### Exercise details
Below are some records; output all of them exactly as they read.

Saved data entries:
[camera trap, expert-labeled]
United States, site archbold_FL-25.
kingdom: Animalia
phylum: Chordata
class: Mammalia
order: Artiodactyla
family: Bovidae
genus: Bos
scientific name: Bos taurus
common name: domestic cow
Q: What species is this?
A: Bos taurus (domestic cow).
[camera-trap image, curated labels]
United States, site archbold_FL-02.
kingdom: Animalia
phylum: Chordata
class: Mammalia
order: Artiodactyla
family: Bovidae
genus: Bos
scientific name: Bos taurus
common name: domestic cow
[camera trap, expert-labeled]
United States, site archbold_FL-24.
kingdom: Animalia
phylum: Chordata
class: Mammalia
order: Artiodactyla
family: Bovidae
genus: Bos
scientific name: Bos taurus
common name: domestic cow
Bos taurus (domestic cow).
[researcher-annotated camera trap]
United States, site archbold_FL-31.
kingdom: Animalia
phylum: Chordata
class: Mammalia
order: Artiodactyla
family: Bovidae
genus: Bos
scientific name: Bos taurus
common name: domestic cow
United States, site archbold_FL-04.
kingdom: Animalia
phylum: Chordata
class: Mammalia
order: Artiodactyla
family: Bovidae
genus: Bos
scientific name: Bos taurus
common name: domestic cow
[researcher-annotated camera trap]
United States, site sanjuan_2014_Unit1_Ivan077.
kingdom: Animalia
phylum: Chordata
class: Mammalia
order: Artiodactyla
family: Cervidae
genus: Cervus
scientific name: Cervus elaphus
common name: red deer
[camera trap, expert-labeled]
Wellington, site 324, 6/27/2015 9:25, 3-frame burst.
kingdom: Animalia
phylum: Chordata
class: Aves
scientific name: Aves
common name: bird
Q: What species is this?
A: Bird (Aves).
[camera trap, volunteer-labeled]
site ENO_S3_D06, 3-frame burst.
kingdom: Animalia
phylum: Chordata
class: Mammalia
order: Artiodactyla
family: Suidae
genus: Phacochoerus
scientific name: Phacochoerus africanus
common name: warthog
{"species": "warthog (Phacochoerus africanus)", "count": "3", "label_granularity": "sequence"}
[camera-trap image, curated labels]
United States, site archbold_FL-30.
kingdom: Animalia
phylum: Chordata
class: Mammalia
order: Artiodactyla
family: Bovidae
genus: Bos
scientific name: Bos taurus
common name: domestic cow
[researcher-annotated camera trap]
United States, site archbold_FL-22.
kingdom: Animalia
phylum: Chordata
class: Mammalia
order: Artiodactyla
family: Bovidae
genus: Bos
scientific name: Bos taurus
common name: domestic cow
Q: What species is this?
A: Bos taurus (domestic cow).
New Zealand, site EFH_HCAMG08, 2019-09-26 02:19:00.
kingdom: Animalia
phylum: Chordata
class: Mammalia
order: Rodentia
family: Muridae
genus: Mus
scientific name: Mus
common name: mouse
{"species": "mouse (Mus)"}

### Answer to the problem
[camera trap, expert-labeled]
United States, site archbold_FL-25.
kingdom: Animalia
phylum: Chordata
class: Mammalia
order: Artiodactyla
family: Bovidae
genus: Bos
scientific name: Bos taurus
common name: domestic cow
Q: What species is this?
A: Bos taurus (domestic cow).
[camera-trap image, curated labels]
United States, site archbold_FL-02.
kingdom: Animalia
phylum: Chordata
class: Mammalia
order: Artiodactyla
family: Bovidae
genus: Bos
scientific name: Bos taurus
common name: domestic cow
[camera trap, expert-labeled]
United States, site archbold_FL-24.
kingdom: Animalia
phylum: Chordata
class: Mammalia
order: Artiodactyla
family: Bovidae
genus: Bos
scientific name: Bos taurus
common name: domestic cow
Bos taurus (domestic cow).
[researcher-annotated camera trap]
United States, site archbold_FL-31.
kingdom: Animalia
phylum: Chordata
class: Mammalia
order: Artiodactyla
family: Bovidae
genus: Bos
scientific name: Bos taurus
common name: domestic cow
United States, site archbold_FL-04.
kingdom: Animalia
phylum: Chordata
class: Mammalia
order: Artiodactyla
family: Bovidae
genus: Bos
scientific name: Bos taurus
common name: domestic cow
[researcher-annotated camera trap]
United States, site sanjuan_2014_Unit1_Ivan077.
kingdom: Animalia
phylum: Chordata
class: Mammalia
order: Artiodactyla
family: Cervidae
genus: Cervus
scientific name: Cervus elaphus
common name: red deer
[camera trap, expert-labeled]
Wellington, site 324, 6/27/2015 9:25, 3-frame burst.
kingdom: Animalia
phylum: Chordata
class: Aves
scientific name: Aves
common name: bird
Q: What species is this?
A: Bird (Aves).
[camera trap, volunteer-labeled]
site ENO_S3_D06, 3-frame burst.
kingdom: Animalia
phylum: Chordata
class: Mammalia
order: Artiodactyla
family: Suidae
genus: Phacochoerus
scientific name: Phacochoerus africanus
common name: warthog
{"species": "warthog (Phacochoerus africanus)", "count": "3", "label_granularity": "sequence"}
[camera-trap image, curated labels]
United States, site archbold_FL-30.
kingdom: Animalia
phylum: Chordata
class: Mammalia
order: Artiodactyla
family: Bovidae
genus: Bos
scientific name: Bos taurus
common name: domestic cow
[researcher-annotated camera trap]
United States, site archbold_FL-22.
kingdom: Animalia
phylum: Chordata
class: Mammalia
order: Artiodactyla
family: Bovidae
genus: Bos
scientific name: Bos taurus
common name: domestic cow
Q: What species is this?
A: Bos taurus (domestic cow).
New Zealand, site EFH_HCAMG08, 2019-09-26 02:19:00.
kingdom: Animalia
phylum: Chordata
class: Mammalia
order: Rodentia
family: Muridae
genus: Mus
scientific name: Mus
common name: mouse
{"species": "mouse (Mus)"}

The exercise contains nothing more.